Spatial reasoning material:
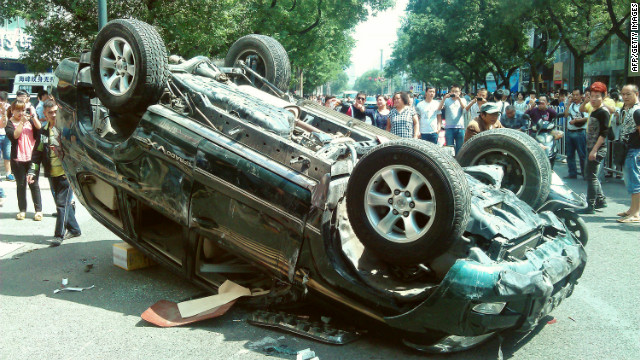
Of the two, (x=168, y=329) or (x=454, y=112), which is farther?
(x=454, y=112)

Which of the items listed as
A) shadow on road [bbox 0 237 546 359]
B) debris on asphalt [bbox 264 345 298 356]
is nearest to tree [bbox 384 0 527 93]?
shadow on road [bbox 0 237 546 359]

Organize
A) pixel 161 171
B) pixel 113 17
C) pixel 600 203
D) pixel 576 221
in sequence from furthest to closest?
1. pixel 113 17
2. pixel 600 203
3. pixel 576 221
4. pixel 161 171

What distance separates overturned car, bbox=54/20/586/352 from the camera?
146 inches

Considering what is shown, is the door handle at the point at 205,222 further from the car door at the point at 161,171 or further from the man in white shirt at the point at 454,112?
the man in white shirt at the point at 454,112

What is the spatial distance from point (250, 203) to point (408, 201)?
3.97ft

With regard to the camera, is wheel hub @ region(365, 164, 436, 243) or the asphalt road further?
the asphalt road

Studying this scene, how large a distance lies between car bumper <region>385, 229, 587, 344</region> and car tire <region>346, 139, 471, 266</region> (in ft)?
0.90

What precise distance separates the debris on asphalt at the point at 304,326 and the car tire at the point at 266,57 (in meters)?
2.61

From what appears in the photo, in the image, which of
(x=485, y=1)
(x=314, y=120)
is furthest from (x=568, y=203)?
(x=485, y=1)

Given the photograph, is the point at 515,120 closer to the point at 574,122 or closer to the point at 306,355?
the point at 574,122

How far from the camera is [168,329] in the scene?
14.8 ft

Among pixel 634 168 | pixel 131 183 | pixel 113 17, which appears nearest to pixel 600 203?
pixel 634 168

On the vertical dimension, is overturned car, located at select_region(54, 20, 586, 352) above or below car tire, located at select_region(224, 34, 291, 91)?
below

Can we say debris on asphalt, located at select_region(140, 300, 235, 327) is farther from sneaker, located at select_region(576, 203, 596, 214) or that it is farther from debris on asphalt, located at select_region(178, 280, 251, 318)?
sneaker, located at select_region(576, 203, 596, 214)
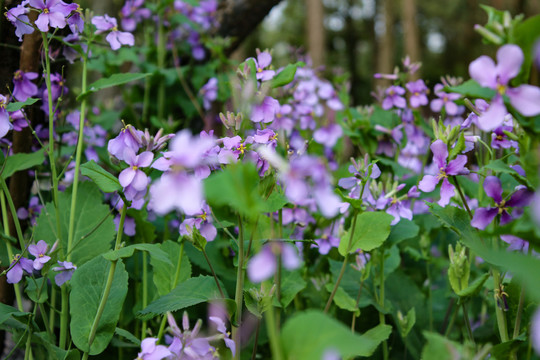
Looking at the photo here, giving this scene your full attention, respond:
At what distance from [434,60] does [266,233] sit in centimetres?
2252

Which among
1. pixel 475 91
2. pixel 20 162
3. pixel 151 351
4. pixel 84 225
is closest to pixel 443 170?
pixel 475 91

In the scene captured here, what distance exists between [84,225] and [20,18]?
67 centimetres

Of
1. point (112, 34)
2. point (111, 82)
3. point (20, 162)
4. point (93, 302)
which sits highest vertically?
point (112, 34)

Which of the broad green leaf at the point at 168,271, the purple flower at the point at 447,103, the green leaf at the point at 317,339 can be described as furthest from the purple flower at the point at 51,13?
the purple flower at the point at 447,103

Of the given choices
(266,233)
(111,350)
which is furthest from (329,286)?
(111,350)

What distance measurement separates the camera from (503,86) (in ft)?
2.84

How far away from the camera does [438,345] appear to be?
835 millimetres

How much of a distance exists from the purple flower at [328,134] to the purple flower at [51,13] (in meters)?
1.42

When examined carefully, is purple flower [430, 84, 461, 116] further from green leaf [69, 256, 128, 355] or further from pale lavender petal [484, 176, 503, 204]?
green leaf [69, 256, 128, 355]

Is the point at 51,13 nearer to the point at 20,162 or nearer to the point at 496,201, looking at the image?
the point at 20,162

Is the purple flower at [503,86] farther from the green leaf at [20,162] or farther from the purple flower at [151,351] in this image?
the green leaf at [20,162]

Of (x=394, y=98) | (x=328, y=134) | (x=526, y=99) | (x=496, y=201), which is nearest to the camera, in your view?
(x=526, y=99)

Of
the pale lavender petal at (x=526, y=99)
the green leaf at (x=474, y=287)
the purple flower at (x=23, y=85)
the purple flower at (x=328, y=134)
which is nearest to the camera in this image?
the pale lavender petal at (x=526, y=99)

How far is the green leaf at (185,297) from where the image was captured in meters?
1.25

WRITTEN REQUEST
Copy all of the material above word for word, omitting the pictures.

RESULT FOR THIS TASK
Of the two, (x=168, y=329) or (x=454, y=112), which is farther?
(x=454, y=112)

Which of the items listed as
A) shadow on road [bbox 0 237 546 359]
B) debris on asphalt [bbox 264 345 298 356]
is nearest to tree [bbox 384 0 527 93]?
shadow on road [bbox 0 237 546 359]

Organize
A) pixel 161 171
B) pixel 113 17
C) pixel 600 203
D) pixel 576 221
in sequence from furthest to closest?
1. pixel 113 17
2. pixel 600 203
3. pixel 576 221
4. pixel 161 171

What distance separates overturned car, bbox=54/20/586/352 from the camera?
146 inches

Considering what is shown, is the door handle at the point at 205,222 further from the car door at the point at 161,171 or further from the man in white shirt at the point at 454,112?
the man in white shirt at the point at 454,112

What is the spatial distance from point (250, 203) to point (408, 201)?
3.97ft

With regard to the camera, is wheel hub @ region(365, 164, 436, 243) or the asphalt road further?
the asphalt road

Studying this scene, how large a distance lies between car bumper <region>385, 229, 587, 344</region> and car tire <region>346, 139, 471, 266</region> (in ft)?
0.90

What precise distance separates the debris on asphalt at the point at 304,326 and the car tire at the point at 266,57 (in meters)?
2.61

From what appears in the photo, in the image, which of
(x=485, y=1)
(x=314, y=120)
is furthest from (x=568, y=203)?
(x=485, y=1)

Given the photograph, is the point at 515,120 closer to the point at 574,122 or closer to the point at 306,355?
the point at 574,122

How far from the camera is [168,329] in the scene?
14.8 ft

Among pixel 634 168 | pixel 131 183 | pixel 113 17, which appears nearest to pixel 600 203?
pixel 634 168

On the vertical dimension, is overturned car, located at select_region(54, 20, 586, 352) above or below car tire, located at select_region(224, 34, 291, 91)?
below

Can we say debris on asphalt, located at select_region(140, 300, 235, 327) is farther from sneaker, located at select_region(576, 203, 596, 214) or that it is farther from debris on asphalt, located at select_region(178, 280, 251, 318)?
sneaker, located at select_region(576, 203, 596, 214)
Looking at the photo here, giving this scene your full attention, respond:
At what distance from [434,60] does [266,233] sit in centimetres?
2252

Which among
1. pixel 475 91
2. pixel 20 162
3. pixel 151 351
4. pixel 84 225
is closest to pixel 443 170?
pixel 475 91

In the scene captured here, what distance exists between [84,225] and [20,18]?
67 centimetres

Of
1. point (112, 34)
2. point (111, 82)
3. point (20, 162)
4. point (93, 302)
which sits highest vertically?
point (112, 34)

Which of the broad green leaf at the point at 168,271, the purple flower at the point at 447,103, the green leaf at the point at 317,339 can be described as furthest from the purple flower at the point at 51,13?
the purple flower at the point at 447,103

Of the given choices
(266,233)
(111,350)
which is furthest from (329,286)?
(111,350)

What distance measurement separates the camera from (503,86) (in ft)?
2.84

How far away from the camera does [438,345] appear to be?
835 millimetres

How much of a distance exists from the purple flower at [328,134] to the purple flower at [51,13] (in meters)?
1.42

When examined carefully, is purple flower [430, 84, 461, 116] further from green leaf [69, 256, 128, 355] or further from pale lavender petal [484, 176, 503, 204]?
green leaf [69, 256, 128, 355]

Is the point at 51,13 nearer to the point at 20,162 or nearer to the point at 496,201, looking at the image?
the point at 20,162

Is the purple flower at [503,86] farther from the green leaf at [20,162] or farther from the purple flower at [151,351] in this image?
the green leaf at [20,162]

Of (x=394, y=98) | (x=328, y=134) | (x=526, y=99) | (x=496, y=201), which is nearest to the camera, in your view?
(x=526, y=99)

Of
the pale lavender petal at (x=526, y=99)
the green leaf at (x=474, y=287)
the purple flower at (x=23, y=85)
the purple flower at (x=328, y=134)
which is nearest to the camera in this image?
the pale lavender petal at (x=526, y=99)

How far is the green leaf at (185,297) from where the image was captured in meters?
1.25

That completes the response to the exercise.